Another consequence of limited attention is that creative individuals are often considered odd—or even arrogant, selfish, and ruthless. It is important to keep in mind that these are not traits of creative people, but traits that the rest of us attribute to them on the basis of our perceptions. When we meet a person who focuses all of his attention on physics or music and ignores us and forgets our names, we call that person “arrogant” even though he may be extremely humble and friendly if he could only spare attention from his pursuit. If that person is so taken with his domain that he fails to take our wishes into account we call him “insensitive” or “selfish” even though such attitudes are far from his mind. Similarly, if he pursues his work regardless of other people’s plans, we call him “ruthless.” Yet it is practically impossible to learn a domain deeply enough to make a change in it without dedicating all of one’s attention to it and thereby appearing to be arrogant, selfish, and ruthless to those who believe they have a right to the creative person’s attention.
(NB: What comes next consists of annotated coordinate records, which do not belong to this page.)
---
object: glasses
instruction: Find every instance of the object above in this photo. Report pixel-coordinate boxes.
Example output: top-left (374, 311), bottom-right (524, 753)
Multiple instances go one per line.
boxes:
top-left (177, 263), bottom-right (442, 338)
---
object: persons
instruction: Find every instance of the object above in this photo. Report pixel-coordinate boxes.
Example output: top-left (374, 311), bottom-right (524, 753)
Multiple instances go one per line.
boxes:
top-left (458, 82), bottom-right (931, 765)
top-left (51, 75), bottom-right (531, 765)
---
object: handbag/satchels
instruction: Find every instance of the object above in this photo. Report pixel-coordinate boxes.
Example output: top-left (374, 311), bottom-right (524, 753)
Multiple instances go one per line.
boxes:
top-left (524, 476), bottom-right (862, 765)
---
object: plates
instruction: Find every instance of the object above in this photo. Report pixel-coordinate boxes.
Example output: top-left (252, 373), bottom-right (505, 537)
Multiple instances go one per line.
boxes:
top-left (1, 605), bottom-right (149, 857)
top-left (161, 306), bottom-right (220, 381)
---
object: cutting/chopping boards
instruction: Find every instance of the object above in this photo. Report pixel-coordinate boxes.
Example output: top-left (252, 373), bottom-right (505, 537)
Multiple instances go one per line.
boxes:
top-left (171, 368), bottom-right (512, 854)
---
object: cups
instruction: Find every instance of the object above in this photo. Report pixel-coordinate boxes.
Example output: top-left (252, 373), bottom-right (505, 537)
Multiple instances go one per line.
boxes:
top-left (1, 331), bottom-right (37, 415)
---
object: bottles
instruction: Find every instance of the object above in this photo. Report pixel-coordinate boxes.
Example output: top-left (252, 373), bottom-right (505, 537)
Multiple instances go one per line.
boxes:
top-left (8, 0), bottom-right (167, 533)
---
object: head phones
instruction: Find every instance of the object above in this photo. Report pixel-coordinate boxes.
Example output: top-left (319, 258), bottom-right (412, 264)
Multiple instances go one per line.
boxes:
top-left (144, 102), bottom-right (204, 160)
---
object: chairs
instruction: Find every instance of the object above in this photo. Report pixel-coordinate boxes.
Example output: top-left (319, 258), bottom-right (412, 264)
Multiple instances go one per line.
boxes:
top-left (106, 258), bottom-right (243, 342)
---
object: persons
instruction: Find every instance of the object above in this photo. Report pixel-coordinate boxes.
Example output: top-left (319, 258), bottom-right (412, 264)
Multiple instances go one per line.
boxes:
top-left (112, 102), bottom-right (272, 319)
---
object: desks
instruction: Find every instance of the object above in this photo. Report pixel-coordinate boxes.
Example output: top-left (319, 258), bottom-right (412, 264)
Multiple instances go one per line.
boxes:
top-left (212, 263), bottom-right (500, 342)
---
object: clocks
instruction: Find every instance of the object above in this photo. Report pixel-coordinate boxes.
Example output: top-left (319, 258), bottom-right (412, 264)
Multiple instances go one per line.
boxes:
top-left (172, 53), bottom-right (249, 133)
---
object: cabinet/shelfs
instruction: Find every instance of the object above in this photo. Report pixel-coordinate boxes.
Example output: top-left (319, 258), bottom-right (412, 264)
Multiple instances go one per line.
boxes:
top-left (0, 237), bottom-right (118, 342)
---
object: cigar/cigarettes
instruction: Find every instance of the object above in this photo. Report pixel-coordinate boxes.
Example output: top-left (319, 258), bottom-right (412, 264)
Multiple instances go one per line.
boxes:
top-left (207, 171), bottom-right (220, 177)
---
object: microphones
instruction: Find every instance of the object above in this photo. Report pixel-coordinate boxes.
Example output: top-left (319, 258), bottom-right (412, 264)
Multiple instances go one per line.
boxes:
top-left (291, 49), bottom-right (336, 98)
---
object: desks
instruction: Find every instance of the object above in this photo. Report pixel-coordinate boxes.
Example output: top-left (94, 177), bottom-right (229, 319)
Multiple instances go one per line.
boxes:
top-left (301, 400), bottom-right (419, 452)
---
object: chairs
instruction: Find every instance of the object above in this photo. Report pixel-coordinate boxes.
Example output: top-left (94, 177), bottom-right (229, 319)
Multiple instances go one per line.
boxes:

In fact, creative people are neither single-minded, specialized, nor selfish. Indeed, they seem to be the opposite: They love to make connections with adjacent areas of knowledge. They tend to be—in principle—caring and sensitive. Yet the demands of their role inevitably push them toward specialization and selfishness. Of the many paradoxes of creativity, this is perhaps the most difficult to avoid.
WHAT’S THE GOOD OF STUDYING CREATIVITY?
There are two main reasons why looking closely at the lives of creative individuals and the contexts of their accomplishments is useful. The first is the most obvious one: The results of creativity enrich the culture and so they indirectly improve the quality of all our lives. But we may also learn from this knowledge how to make our own lives directly more interesting and
productive. In the last chapter of this volume I summarize what this study suggests for enriching anyone’s everyday existence.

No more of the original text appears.